Yesterday's Gospel reading was Matthew 5:1-12 -- the passage commonly called "The Beatitudes". The "attitudes" Jesus names as "blessed" at the beginning of the Sermon on the Mount have been the launching pad for many-a-sermon through the last 20+ centuries of Christian preaching -- the poor in spirit, the mourners, those who starve (and thirst!) for righteousness, the merciful, the pure in heart, the peacemakers, the persecuted, the reviled and the falsely accused. The blessings Jesus pronounces upon these ways of being in the world have, for so long, been a part of the common parlance of "Christian speak", they mostly fail to inspire, challenge or even mildly offend us.
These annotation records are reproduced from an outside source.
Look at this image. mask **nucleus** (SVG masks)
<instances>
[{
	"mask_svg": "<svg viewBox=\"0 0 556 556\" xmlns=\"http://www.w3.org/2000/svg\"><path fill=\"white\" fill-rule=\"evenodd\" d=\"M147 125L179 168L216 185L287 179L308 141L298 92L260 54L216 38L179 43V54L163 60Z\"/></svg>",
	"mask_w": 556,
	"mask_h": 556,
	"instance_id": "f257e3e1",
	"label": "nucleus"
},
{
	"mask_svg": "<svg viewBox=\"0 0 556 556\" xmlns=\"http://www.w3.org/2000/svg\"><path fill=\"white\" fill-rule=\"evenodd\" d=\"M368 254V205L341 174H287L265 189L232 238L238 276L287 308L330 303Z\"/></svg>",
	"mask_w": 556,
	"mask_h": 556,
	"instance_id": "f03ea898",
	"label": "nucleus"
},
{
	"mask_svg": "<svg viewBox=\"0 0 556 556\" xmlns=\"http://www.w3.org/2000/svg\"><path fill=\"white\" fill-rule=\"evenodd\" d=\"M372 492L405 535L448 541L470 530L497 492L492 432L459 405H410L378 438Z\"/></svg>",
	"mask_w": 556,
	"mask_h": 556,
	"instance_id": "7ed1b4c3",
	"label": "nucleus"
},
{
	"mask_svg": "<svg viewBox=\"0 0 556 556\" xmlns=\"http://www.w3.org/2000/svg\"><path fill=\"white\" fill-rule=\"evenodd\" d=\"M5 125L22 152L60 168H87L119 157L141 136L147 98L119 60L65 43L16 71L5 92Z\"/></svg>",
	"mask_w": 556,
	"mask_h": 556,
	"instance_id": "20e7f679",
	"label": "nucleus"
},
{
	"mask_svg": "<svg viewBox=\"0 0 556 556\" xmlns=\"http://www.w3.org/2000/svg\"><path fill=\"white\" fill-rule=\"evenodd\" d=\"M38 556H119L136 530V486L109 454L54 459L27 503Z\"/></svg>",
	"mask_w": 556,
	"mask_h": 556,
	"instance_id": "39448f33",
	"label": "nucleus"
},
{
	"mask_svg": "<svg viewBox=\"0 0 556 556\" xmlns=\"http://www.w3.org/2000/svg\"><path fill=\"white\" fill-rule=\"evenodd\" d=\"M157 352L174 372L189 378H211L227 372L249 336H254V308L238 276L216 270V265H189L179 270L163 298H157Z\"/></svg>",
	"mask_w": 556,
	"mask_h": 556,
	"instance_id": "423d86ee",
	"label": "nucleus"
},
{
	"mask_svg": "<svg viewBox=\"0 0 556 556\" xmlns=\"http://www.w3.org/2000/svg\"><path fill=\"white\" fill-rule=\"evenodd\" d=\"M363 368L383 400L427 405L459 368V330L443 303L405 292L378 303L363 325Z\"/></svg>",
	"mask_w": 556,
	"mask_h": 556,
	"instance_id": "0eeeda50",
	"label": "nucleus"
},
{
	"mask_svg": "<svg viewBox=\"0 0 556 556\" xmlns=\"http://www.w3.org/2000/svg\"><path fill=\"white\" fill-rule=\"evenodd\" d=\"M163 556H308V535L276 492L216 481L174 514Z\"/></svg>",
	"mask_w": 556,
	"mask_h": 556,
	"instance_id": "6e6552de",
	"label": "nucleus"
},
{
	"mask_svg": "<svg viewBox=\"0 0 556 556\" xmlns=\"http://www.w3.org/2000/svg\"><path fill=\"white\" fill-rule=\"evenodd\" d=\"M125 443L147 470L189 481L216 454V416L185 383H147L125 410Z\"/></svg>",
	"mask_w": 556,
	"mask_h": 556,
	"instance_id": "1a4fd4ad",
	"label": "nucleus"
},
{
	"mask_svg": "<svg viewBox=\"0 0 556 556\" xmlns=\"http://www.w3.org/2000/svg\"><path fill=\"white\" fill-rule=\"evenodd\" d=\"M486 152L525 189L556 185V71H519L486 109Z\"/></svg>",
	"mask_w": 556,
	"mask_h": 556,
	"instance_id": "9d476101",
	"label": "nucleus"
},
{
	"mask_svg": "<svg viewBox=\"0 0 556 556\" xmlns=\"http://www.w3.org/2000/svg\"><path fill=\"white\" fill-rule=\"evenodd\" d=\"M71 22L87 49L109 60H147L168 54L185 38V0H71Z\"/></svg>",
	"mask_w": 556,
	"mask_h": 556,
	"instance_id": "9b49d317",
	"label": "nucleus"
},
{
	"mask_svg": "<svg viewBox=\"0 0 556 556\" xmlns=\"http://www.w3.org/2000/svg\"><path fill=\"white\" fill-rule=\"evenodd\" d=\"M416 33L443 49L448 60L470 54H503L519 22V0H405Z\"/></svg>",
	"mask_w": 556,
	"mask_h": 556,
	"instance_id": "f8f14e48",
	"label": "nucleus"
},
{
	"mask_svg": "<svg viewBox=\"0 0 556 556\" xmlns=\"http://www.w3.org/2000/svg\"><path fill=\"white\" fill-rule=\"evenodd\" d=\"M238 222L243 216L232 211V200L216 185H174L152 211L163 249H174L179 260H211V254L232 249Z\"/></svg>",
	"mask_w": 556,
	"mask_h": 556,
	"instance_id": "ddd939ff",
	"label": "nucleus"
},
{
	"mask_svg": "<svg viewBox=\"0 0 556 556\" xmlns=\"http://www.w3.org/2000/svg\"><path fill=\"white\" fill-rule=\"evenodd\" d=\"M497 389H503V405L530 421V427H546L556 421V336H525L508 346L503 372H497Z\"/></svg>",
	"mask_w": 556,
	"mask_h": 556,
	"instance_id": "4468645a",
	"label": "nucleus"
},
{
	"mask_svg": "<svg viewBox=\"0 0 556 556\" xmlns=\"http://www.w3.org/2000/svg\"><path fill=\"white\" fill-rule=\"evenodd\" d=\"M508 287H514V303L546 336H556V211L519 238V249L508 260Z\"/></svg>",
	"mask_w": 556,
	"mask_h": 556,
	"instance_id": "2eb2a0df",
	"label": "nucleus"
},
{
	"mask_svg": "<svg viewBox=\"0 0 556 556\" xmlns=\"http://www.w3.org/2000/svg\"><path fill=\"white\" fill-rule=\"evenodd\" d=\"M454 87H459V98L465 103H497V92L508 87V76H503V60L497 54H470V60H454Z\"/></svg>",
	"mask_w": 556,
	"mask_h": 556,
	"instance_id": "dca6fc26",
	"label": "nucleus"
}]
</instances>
When confronted with the words from Matthew again, maybe our internal dialogue can sound something like this, "Thanks Jesus for the good words, but right now, my attention must be focused on the 'real world'. After all, I've got a life to live, a family to raise, work to do and bills to pay. Time is really in short supply. I don't really have lots of time to develop these characteristics you seem to be so interested in blessing. I already feel guilty about my station in life, and now you're telling me about all this other stuff I need to do! When will I fit it all in? Besides, becoming a poor, grief-stricken, starving, thirsting, merciful person (either literally or metaphorically) sounds VERY difficult...next to impossible actually! Purity and peacemaking have never really been my strong suits either. Sorry about that. Oh, and living a life that ends up being reviled, persecuted and falsely accused doesn't sound very promising, let alone blessed! To be honest, I'm exhausted (and fairly guilt ridden!) after reading your list!"
But what if?
What if Jesus isn't giving us another "to do" list? Or even a "to be" list?
What if this is a list about recognizing the "blessed" who are already among us (maybe even sometimes, ourselves!)?
As I have read these verses again and again over the past few days, I have became increasingly aware of the ways we church folk can take a descriptive passage and morph it into a prescriptive one. And the result? We get to feel guilty about all of the things we aren't. Or at the very least we get to reassure ourselves that the life of faith is so difficult, regular folks like us should simply quit while we're behind.
But what if?
What if we are enough?
Already. Without additions or subtractions?
Could we live with that?
What if the Beatitudes are already among us?
Within us?
If we only began to recognize them?
And live like who we already are?
That would be a blessing in and of itself, wouldn't it?
Of course, a community of blessed people is inherently suspect...
Particularly by religious sorts...
Undoubtedly revulsion, persecution and false accusations would ensue...
But none of those things could
Remove the blessing already bestowed...
Because Jesus doesn't take blessings back.